Solo – Arus lalu lintas di sejumlah pintu keluar (exit) tol menuju Kota Solo dan sekitarnya, atau Solo Raya, mengalami lonjakan signifikan selama libur Natal 2025 dan Tahun Baru 2026 (Nataru). Kenaikan volume kendaraan mencapai lebih dari 100 persen dibandingkan hari biasa.
Lonjakan ini didominasi oleh kendaraan pribadi. Peningkatan terpantau di Exit Tol Klodran, Karanganyar.
Kepala Pos Pengamanan (Pospam) Exit Tol Klodran, Ajun Komisaris Polisi Juritno, menyatakan peningkatan volume kendaraan mulai terjadi sejak Minggu, 21 Desember 2025. Pada hari normal, sekitar 3.000 hingga 3.500 kendaraan keluar dari exit tol tersebut. Namun, sejak hari Minggu, jumlahnya meningkat menjadi sekitar 6.000 hingga 6.500 kendaraan per hari.
“Kendaraan yang masuk ke Gerbang Tol Ngemplak mencapai sekitar 5.000 kendaraan per hari,” ujar Juritno, Rabu (24/12/2025).
Meskipun terjadi peningkatan, Juritno menyebutkan jumlah ini lebih rendah dibandingkan periode yang sama tahun sebelumnya. Arus lalu lintas terpantau lancar.
Polisi telah menyiapkan antisipasi untuk mengurai kepadatan di exit tol arah Solo Raya. Rekayasa lalu lintas akan diterapkan jika terjadi kepadatan di sekitar Exit Tol Klodran.
“Jika kondisi padat, arus kendaraan akan ditarik di Simpang Empat Banyuanyar dan dialihkan melalui jalur arteri Jalan Adi Sumarno,” jelas Juritno.
Selain rekayasa lalu lintas, polisi juga menempatkan personel di sepanjang Jalan Adi Sumarno hingga batas Kota Solo, fokus pada jam-jam rawan untuk menjaga kelancaran arus dan mencegah kemacetan.
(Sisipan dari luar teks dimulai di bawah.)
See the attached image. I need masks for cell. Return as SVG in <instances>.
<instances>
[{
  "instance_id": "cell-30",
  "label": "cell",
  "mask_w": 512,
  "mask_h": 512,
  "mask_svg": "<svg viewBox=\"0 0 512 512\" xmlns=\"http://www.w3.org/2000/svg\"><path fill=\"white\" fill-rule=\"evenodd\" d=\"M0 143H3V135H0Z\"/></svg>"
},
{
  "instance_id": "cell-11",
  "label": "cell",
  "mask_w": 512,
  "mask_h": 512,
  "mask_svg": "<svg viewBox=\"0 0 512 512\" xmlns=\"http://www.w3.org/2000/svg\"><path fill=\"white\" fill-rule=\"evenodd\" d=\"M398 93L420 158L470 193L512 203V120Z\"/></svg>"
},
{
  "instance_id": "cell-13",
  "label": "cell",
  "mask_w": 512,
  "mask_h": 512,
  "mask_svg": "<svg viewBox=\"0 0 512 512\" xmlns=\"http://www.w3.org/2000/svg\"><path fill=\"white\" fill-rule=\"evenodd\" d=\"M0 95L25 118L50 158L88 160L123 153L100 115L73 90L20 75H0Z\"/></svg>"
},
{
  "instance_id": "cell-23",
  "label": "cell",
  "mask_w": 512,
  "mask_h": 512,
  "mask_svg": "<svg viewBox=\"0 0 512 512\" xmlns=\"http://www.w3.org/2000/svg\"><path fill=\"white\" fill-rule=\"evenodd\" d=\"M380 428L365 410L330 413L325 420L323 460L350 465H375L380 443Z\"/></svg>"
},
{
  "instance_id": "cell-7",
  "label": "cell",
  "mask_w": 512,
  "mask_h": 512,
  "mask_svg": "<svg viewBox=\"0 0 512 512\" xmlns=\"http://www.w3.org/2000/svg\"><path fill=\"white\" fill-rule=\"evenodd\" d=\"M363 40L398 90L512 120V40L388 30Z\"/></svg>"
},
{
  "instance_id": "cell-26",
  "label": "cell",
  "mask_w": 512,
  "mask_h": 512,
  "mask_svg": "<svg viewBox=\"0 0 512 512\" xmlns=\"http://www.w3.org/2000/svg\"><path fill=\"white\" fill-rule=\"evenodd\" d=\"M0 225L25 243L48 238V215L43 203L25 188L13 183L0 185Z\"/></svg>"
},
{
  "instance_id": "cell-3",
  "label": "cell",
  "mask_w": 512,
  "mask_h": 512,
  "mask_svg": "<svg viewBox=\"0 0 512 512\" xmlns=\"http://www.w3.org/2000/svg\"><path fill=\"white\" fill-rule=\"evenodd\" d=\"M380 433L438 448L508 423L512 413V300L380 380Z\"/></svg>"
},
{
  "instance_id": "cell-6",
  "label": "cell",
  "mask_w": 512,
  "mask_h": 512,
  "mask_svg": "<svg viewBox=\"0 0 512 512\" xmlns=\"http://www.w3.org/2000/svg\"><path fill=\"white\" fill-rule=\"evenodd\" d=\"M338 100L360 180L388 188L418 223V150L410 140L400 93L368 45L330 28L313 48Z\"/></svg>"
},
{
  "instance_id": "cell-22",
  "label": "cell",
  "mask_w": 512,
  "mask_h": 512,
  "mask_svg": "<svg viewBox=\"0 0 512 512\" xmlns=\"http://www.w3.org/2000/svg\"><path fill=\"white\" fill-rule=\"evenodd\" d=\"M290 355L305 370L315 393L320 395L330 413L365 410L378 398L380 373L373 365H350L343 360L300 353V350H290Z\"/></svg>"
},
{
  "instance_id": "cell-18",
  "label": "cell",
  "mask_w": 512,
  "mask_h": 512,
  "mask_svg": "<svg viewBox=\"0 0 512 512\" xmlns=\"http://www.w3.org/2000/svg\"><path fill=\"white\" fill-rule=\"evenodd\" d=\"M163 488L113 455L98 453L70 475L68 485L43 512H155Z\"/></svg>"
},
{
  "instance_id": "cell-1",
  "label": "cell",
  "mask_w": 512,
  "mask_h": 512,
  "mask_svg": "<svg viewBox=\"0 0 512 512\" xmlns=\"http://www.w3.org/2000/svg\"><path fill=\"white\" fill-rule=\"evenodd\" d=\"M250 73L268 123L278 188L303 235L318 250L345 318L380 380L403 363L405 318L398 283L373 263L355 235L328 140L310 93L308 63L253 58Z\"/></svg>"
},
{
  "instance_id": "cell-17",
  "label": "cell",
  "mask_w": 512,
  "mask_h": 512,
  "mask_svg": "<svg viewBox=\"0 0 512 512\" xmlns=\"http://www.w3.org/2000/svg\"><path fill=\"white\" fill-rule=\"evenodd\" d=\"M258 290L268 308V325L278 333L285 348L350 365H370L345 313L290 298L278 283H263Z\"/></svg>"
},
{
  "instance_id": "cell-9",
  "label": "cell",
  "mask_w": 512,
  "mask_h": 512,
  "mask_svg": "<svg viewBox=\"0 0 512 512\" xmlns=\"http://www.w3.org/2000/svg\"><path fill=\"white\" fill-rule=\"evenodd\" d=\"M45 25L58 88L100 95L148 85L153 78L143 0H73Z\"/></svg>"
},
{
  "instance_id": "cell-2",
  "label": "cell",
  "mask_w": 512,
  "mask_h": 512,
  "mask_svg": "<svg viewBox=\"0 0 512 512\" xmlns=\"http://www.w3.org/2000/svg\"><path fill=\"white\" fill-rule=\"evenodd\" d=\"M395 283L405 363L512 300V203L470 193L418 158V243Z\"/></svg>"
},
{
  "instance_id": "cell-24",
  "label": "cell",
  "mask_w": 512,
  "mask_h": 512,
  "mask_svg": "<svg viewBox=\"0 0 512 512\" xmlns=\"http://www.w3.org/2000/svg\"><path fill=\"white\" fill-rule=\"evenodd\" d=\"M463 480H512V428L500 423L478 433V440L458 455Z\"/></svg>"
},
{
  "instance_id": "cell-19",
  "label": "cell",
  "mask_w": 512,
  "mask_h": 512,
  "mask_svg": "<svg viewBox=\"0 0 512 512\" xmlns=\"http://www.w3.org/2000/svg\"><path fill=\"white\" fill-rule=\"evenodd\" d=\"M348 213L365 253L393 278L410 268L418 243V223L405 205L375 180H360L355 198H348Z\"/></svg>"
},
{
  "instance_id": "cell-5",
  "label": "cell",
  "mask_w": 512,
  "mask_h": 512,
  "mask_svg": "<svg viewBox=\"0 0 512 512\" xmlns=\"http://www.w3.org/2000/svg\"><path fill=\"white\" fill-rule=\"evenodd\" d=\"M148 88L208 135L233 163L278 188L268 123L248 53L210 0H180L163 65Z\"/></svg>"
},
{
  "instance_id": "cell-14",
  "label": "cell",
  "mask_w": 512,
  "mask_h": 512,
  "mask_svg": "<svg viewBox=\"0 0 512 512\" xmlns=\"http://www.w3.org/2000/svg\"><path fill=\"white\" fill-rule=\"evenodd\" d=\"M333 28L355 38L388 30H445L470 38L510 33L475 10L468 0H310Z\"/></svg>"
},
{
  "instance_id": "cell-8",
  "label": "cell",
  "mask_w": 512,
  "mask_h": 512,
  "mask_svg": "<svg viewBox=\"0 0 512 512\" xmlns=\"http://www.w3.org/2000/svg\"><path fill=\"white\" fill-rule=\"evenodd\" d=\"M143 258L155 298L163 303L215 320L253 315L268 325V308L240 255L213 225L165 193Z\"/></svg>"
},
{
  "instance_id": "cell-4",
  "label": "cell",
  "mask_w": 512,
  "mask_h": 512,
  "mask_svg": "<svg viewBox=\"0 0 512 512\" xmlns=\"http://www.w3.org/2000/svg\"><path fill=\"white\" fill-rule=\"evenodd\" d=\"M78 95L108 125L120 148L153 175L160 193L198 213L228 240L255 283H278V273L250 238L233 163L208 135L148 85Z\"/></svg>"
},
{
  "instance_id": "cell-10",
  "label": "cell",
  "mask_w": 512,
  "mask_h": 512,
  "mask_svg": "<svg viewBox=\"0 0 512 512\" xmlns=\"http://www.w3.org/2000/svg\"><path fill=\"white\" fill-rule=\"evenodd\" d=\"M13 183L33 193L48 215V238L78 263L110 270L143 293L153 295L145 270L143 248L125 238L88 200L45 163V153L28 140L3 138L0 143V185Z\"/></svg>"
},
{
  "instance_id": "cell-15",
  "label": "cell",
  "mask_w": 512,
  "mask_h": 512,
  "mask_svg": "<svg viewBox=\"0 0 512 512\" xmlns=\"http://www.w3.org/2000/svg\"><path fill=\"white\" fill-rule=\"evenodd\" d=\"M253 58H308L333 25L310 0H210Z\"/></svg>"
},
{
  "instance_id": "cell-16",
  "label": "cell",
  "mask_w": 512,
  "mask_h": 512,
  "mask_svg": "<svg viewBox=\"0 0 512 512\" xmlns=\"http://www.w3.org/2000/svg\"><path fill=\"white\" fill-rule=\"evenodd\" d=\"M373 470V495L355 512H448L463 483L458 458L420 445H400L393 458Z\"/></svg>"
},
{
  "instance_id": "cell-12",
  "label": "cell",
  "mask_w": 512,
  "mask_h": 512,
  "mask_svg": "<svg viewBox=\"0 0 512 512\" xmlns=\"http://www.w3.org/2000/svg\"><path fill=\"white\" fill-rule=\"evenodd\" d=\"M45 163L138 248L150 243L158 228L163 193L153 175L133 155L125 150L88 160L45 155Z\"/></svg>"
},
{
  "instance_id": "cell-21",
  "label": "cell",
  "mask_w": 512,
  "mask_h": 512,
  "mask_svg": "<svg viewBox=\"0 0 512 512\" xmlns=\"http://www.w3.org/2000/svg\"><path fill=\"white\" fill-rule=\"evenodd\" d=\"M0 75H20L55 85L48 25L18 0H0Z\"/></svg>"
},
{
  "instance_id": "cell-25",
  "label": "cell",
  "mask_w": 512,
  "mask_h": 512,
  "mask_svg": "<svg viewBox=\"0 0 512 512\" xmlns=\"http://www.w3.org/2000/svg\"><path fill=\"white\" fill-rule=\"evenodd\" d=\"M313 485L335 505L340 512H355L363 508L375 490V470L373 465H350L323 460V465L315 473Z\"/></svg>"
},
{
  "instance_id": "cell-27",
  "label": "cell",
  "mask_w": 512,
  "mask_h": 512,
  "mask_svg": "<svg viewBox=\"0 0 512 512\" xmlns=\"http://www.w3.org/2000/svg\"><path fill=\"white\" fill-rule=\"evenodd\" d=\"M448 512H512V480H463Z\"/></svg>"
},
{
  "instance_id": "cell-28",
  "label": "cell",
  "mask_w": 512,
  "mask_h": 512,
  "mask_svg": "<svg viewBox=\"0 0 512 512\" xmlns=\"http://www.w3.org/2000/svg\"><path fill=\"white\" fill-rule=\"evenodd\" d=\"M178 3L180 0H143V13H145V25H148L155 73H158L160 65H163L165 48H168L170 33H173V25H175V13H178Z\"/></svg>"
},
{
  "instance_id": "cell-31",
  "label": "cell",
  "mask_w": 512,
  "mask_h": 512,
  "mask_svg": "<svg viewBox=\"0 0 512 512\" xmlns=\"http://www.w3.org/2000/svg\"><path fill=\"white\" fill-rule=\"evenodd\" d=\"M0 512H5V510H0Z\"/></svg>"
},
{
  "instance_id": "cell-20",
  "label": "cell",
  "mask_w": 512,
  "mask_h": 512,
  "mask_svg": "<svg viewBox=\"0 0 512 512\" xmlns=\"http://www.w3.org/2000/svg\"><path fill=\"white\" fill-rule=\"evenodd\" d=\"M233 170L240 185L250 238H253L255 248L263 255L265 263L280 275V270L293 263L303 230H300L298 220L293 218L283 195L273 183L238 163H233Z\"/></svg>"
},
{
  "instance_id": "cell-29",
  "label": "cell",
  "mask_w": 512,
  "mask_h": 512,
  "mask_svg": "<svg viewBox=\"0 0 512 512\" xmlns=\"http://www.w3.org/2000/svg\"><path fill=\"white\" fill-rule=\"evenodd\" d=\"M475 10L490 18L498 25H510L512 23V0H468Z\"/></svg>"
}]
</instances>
Peningkatan arus lalu lintas ini sejalan dengan lonjakan kendaraan yang memasuki Kota Solo melalui ruas tol Solo–Ngawi. PT Jasamarga Solo Ngawi (JSN) mencatat 41.386 kendaraan masuk ke Kota Solo melalui Gerbang Tol Ngemplak, Boyolali, pada periode H-7 hingga H-2 libur Nataru, 18–23 Desember 2025.
Direktur Utama PT Jasamarga Solo Ngawi, Mery Natacha Panjaitan, mengatakan arus kendaraan yang masuk ke Solo pada H-2 libur Nataru didominasi kendaraan pribadi atau golongan I. Total kendaraan yang melintas, baik masuk maupun keluar melalui GT Ngemplak, tercatat 79.539 kendaraan.
“Angka ini naik sekitar 1 persen dibandingkan kondisi lalu lintas normal,” kata Mery, Rabu (24/12/2025).
Lonjakan tertinggi terjadi pada H-5 atau 20 Desember 2025 dengan volume lalu lintas mencapai 15.343 kendaraan. Volume kendaraan yang keluar melalui seluruh gerbang tol di ruas Solo–Ngawi mencapai 169.785 kendaraan, meningkat 13 persen dibandingkan kondisi normal.
PT Jasamarga Solo Ngawi mengoptimalkan layanan operasional di seluruh ruas tol Solo–Ngawi dengan menambah petugas di gerbang tol, mengaktifkan Gardu Oblique Approach Booth (OAB), serta meningkatkan layanan di rest area. Koordinasi dengan kepolisian dan penyedia layanan juga diperkuat.
“Kami mengimbau pengguna jalan tol untuk memastikan kondisi kendaraan dalam keadaan prima, menyiapkan saldo uang elektronik, serta beristirahat di rest area jika merasa lelah selama perjalanan,” kata Mery.